The pride by which we turn our backs on God can turn into a wounded pride that leads us to think that our sins are greater than God’s mercy, or worse yet, that we could never survive the embarrassment of admitting our wrongs.
Pride, in one of its many forms, can also cause us to forget that, according to the Bible, none of us comes to God on our own invitation, or with at-will options. We return to him at his invitation, and with his enablement.
The good news is that although God resists the proud, he gives grace to the person who is broken before him (James 4:6).
This is why I’m so thankful for what the Bible tells us about the story of Rahab, the prostitute; Mary Magdalene, who had given herself to demons; and the Prodigal Son who wasted his family inheritance in “a far country.”
I think one of the most wonderful moments in the Bible occurs when a woman who is a known public sinner offends a group of religious men by breaking into a room filled with religious pride.
The woman offends the men by wasting a bottle of expensive perfume on Jesus’ feet. Then she bathes those same feet with her tears, and wipes them with her own hair (Luke 7:36-52).
In response to the thoughts of his host, Jesus tells a story. He tells about two men who owe money to the same lender. One owes 50 pieces of silver, the other 500 pieces of silver. As Jesus tells the story the lender decides to forgive the debts of both men.

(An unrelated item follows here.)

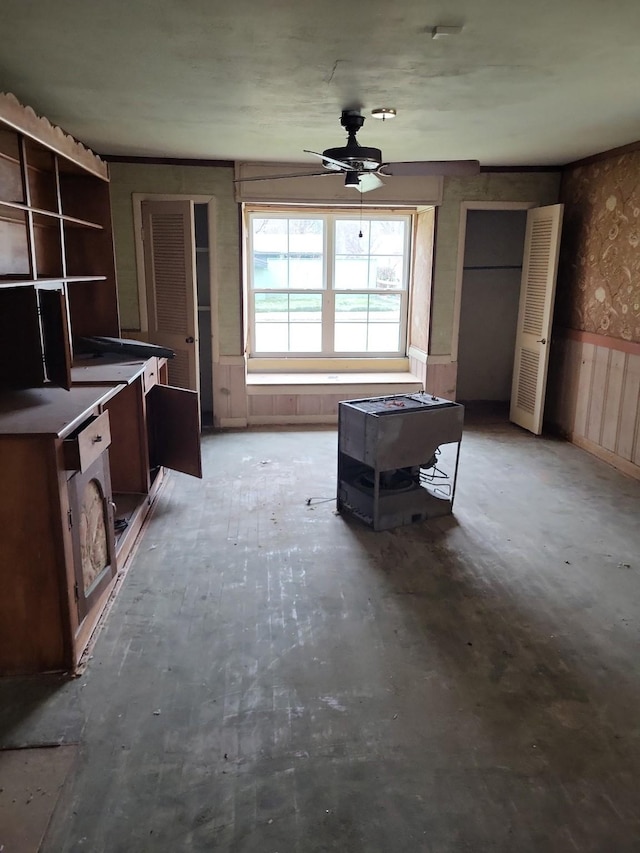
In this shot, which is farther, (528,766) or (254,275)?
(254,275)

Which of these men, Jesus asks, do you suppose would love his lender more after that?
When his host answers correctly, Jesus refers to the woman and says, “I tell you, her sins — and they are many — have been forgiven, so she has shown me much love. But a person who is forgiven little shows only little love” (Luke 7:47).
While none of us have only “sinned a little,” Jesus gives us reason to remember that while some places may not seem like good places from which to try to find God, a broken and repentant heart can turn those places into an opportunity to spend the rest of our lives with gratefulness to God.
Wherever the Spirit of God gives us an awareness of our sin, and a longing to turn back– that becomes for us, the best possible moment and place from which to accept the truth that those who are forgiven much– love much.
My guess is that many of us have experienced this difficult, wonderful turn around in ways for which we will be forever thankful.